Tuesday, November 20, 2012

Michael Ives and Mark Nowak

Saturday, December 1, 2012 at 2pm

The Gallery at R&F Handmade Paints
84 Ten Broeck Avenue
Kingston, NY 12401

A $5 donation is suggested. For directions please visit R&F’s website.

Michael Ives is the author of the External Combustion Engine (Futurepoem Books), and wavetable (forthcoming from Station Hill Press). His poetry and prose have appeared in numerous magazines and journals both in the United States and abroad. The language/performance trio, F’loom, which he cofounded, was featured on National Public Radio, on the CBC, and in several international anthologies of sound poetry. He has taught at Bard College since 2003.

Mark Nowak, a 2010 Guggenheim fellow, is the author of Coal Mountain Elementary (Coffee House Press, 2009) and Shut Up Shut Down (Coffee House Press, 2004) — a New York Times Editor’s Choice. He frequently speaks about global working class policies and issues, most recently on Al Jazeera, BBC World News America, BBC Radio 3, and Pacifica Radio’s “Against the Grain.” A native of Buffalo, New York, Nowak currently directs the MFA program at Manhattanville College in Purchase, NY. Follow on Twitter @coalmtn.
 
In the Gallery at R&F:
 
Alexandre Masino: Geological Radiance with an opening reception on Saturday, December 1st from 5-7pm.  The exhibition runs through January 19th, 2013.
Alexandre Masino’s paintings border between mimesis and invention; responding to observed reality, memory and imaginative perception. The transition between what is real, remembered or imagined creates a fertile territory for the artist, fully understanding that art derives from art. The journey undertaken by the artist is not only a journey through the world but beyond time. The continent that we travel is the continent of art where human history and experience are fundamental.

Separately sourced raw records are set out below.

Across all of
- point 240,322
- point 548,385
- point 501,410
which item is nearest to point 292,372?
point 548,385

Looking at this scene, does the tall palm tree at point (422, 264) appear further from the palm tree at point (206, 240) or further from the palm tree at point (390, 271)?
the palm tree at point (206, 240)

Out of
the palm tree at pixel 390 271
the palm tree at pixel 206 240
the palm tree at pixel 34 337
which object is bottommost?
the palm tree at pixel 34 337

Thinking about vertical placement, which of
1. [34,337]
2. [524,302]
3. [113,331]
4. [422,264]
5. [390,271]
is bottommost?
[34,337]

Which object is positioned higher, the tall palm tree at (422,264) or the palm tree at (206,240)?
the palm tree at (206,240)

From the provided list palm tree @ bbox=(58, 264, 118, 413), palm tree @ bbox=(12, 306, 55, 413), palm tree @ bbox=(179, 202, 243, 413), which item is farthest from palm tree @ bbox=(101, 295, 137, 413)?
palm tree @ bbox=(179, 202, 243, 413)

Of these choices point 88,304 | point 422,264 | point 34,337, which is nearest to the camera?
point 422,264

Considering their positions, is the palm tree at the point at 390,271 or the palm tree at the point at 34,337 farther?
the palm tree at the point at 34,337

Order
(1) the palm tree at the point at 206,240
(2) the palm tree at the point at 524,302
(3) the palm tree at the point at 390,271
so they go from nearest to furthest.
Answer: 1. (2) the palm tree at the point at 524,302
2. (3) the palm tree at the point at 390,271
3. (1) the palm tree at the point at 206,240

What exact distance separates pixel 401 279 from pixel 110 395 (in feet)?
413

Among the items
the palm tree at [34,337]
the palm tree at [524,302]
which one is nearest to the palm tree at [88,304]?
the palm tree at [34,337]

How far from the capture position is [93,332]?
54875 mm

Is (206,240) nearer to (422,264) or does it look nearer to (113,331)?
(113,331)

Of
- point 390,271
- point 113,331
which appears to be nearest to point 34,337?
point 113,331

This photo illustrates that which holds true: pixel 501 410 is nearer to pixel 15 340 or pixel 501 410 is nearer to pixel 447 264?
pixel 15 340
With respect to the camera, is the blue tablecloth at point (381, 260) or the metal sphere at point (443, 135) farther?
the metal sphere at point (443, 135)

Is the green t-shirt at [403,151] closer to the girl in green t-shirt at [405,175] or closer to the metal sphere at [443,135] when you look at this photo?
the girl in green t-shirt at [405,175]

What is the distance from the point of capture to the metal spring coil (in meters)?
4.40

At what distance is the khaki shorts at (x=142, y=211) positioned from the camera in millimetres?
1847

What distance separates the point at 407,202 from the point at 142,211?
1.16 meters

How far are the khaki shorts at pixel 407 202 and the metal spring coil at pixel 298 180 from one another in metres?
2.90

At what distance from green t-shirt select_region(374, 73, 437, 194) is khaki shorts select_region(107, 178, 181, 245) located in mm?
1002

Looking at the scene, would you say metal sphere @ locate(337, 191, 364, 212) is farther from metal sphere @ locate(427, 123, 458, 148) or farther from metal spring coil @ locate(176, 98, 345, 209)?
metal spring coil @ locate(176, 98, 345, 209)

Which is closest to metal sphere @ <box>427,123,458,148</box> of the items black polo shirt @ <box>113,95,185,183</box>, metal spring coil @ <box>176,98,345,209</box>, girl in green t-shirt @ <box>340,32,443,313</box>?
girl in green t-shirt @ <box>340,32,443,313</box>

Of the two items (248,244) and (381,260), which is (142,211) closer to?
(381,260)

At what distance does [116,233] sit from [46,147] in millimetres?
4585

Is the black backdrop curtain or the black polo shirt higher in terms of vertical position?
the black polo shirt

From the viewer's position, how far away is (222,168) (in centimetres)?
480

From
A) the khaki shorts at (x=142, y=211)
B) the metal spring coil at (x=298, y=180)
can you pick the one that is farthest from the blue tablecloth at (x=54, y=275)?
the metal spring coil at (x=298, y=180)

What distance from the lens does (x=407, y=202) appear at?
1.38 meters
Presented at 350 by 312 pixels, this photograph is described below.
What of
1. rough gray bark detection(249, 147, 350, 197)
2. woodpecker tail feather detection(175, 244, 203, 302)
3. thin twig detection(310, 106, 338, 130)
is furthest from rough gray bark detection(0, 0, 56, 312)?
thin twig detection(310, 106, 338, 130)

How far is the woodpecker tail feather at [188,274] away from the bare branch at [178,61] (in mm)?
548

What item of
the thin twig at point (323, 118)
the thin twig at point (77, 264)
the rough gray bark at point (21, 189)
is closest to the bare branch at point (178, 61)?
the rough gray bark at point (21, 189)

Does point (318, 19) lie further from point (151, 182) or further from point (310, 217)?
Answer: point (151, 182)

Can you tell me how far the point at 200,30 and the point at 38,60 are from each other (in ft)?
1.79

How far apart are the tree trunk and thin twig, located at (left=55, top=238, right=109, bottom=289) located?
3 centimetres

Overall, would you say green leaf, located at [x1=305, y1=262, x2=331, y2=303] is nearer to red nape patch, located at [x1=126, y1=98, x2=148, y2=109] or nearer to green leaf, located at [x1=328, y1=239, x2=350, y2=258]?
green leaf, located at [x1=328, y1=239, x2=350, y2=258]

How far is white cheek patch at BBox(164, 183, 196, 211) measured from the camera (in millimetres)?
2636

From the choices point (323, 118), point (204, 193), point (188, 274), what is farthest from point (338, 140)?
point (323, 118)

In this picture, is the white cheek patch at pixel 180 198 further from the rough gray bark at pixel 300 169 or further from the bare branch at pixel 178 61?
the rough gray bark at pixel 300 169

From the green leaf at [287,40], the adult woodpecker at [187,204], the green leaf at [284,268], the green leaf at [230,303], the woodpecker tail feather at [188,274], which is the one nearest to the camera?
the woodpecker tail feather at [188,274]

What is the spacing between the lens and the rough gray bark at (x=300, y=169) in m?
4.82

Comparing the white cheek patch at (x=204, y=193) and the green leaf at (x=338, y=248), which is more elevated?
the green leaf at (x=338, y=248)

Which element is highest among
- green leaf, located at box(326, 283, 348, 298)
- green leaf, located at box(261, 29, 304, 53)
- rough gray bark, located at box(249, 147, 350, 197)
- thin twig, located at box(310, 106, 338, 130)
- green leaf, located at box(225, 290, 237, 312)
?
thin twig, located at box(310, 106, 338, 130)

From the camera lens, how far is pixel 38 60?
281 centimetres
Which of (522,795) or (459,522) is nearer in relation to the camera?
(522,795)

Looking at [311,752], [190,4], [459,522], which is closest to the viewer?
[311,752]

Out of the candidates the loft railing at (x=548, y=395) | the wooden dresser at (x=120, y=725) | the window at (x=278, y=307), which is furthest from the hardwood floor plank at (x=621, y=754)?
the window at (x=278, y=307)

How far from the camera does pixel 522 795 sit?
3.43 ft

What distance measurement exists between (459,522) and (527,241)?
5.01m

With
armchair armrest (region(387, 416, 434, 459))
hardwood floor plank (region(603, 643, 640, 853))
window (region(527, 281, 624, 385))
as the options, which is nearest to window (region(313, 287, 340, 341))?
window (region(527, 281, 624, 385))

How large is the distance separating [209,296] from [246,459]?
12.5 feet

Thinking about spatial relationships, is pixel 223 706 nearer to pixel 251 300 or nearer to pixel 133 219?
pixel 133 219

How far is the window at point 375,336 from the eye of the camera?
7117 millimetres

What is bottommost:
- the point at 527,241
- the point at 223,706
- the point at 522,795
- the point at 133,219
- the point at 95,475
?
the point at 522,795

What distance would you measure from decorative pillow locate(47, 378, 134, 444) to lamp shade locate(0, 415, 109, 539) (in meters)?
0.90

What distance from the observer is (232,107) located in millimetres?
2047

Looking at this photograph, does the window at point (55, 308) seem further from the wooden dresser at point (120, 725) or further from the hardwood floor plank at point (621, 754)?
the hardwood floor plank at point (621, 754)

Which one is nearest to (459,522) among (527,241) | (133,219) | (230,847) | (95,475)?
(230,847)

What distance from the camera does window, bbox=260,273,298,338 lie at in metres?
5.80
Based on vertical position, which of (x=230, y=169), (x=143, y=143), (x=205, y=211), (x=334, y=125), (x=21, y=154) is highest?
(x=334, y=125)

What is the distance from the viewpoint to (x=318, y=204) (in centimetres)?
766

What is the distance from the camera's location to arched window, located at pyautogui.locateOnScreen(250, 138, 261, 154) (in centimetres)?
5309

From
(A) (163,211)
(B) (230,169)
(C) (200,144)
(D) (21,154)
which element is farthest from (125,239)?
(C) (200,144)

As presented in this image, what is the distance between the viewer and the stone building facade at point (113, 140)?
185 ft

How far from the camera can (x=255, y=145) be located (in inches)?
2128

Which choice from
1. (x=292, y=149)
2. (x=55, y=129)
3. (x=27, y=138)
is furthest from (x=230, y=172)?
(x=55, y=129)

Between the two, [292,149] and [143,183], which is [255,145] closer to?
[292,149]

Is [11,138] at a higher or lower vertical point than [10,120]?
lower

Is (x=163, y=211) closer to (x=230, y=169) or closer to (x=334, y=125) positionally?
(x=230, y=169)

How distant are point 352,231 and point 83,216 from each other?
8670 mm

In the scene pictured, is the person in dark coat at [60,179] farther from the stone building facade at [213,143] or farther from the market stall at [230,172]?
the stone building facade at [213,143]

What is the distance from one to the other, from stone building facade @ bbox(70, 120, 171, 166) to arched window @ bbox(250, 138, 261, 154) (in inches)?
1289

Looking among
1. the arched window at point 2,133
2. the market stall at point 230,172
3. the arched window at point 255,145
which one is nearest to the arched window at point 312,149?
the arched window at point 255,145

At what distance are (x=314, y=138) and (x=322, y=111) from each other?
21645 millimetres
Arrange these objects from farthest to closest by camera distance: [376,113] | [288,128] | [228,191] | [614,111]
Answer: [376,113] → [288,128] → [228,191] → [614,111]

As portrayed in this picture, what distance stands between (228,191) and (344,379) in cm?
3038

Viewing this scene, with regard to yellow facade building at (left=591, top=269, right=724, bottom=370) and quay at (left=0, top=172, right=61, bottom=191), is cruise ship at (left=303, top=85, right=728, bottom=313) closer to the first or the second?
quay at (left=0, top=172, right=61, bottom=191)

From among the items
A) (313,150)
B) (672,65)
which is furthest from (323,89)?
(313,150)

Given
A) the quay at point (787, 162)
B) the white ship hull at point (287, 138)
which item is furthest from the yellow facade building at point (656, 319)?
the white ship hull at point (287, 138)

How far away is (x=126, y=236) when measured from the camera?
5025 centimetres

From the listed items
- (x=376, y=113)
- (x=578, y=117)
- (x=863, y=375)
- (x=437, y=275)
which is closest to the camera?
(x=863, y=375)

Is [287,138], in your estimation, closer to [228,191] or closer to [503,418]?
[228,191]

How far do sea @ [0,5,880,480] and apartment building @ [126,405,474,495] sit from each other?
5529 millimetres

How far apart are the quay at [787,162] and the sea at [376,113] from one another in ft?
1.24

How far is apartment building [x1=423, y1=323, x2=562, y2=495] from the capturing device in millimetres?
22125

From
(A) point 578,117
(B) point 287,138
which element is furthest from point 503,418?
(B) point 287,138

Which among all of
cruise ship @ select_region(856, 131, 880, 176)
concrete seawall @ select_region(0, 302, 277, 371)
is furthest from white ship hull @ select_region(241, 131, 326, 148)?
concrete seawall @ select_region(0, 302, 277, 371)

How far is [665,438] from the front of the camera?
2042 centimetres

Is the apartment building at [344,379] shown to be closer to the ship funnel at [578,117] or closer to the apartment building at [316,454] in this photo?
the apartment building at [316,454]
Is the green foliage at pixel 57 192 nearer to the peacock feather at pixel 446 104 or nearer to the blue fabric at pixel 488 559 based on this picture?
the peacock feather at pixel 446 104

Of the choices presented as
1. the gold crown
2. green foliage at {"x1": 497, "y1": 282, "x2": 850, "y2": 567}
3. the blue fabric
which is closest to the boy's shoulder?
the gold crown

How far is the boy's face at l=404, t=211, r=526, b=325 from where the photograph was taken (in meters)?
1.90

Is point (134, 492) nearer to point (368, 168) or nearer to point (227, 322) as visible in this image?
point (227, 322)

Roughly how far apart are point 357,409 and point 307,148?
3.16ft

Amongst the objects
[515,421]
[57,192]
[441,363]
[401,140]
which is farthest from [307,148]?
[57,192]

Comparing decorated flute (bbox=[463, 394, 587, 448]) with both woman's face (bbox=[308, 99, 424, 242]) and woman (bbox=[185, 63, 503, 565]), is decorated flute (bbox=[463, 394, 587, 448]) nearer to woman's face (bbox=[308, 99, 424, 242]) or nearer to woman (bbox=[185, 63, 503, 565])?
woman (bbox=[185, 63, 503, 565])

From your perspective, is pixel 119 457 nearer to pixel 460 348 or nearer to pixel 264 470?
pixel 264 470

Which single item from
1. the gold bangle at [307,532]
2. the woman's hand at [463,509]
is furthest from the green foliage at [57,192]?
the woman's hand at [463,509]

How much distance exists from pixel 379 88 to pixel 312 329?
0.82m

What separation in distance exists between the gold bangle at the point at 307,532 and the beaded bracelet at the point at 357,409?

Masino’s approach is foremost pictorial and is deeply rooted in the constant metamorphosis inherent to the physical act of looking. A painting must offer many different realities according to the distance from which it is viewed and the ambient lighting hitting the surface. Many painters have evoked this very instant when the painting “rises”, when it “happens” and suddenly takes all its meaning. In Masino’s work this moment may only happen when one takes the time to look and place the subject in relation with the background, the light with the shadows, the image and the surface, and all these elements in relation with the complete picture.